I just got back from Cape Verde. It was one of the most spectacular trips of my life. I'll be posting photos soon, but for now, two quick anecdotes.
On my first day of hiking, I decided to go against the advice of the professional guide at the residencial, Casa Cavoquinho, that I stayed at. He said the path was extremely hard to follow and very difficult and dangerous. He was right. When I told one of the villagers near the top of the mountain what I intended to do, he looked at me like I was insane. A couple of kids followed me most of the way pointing the way down... down a practically vertical drop, with barely visible switchbacks cutting back and forth, several hundred meter drops on either side. After I made it past the most difficult section, I met a kid, probably no more than 10, carry a bag of rice and a knife. He seemed as if he were waiting for me to come down.
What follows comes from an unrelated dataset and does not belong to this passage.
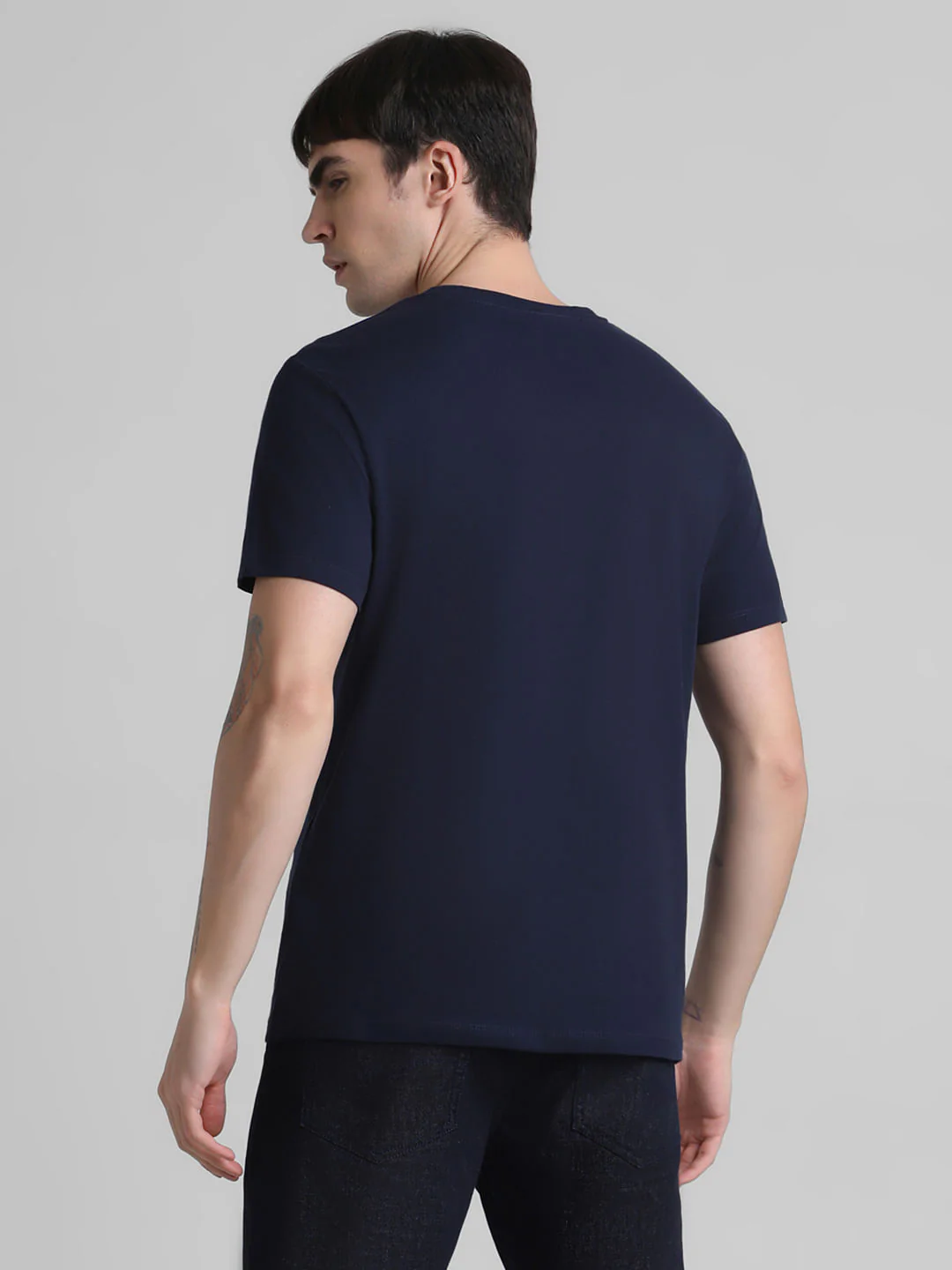 Navy Logo Print Crew Neck T-shirt - Image 4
He began to lead me through the rest of the trail, waiting for me whenever I paused to take a picture. Whenever we got to a difficult section, he would wait at the bottom to make sure I made it down ok. After we finished the last hard part, I thanked him and we parted ways. I never had a better guide in my life.
On the way back from Lungi International Airport, I decided against the overcrowded and lumberous Kissy Ferry. Instead, I made my way through the ramshackle village port of Tagrin and found some of the boats that head over to Freetown, across the mouth of Sierra Leone river that spills out into the Atlantic. You often see them, overcrowded and making their journey across the water. The boats are broken down messes, made of wood and leaks. The seats amount to either standing against the side or balancing on the edge, gripping the sides to prevent yourself from falling over the side as the boat rocked about in the waves. After enough people boarded, the boat set off. Mid-way across the water, another boat approached on the return trip from Freetown, and my boat began to veer directly towards it. The boats nearly crashed head on, the sides grating together, and people sitting on the sides of the other boat diving toward the center to avoid the colliding wood. At the last second, one passenger from the other boat dived on. Apparently that's how transfers in Sierra Leone take place.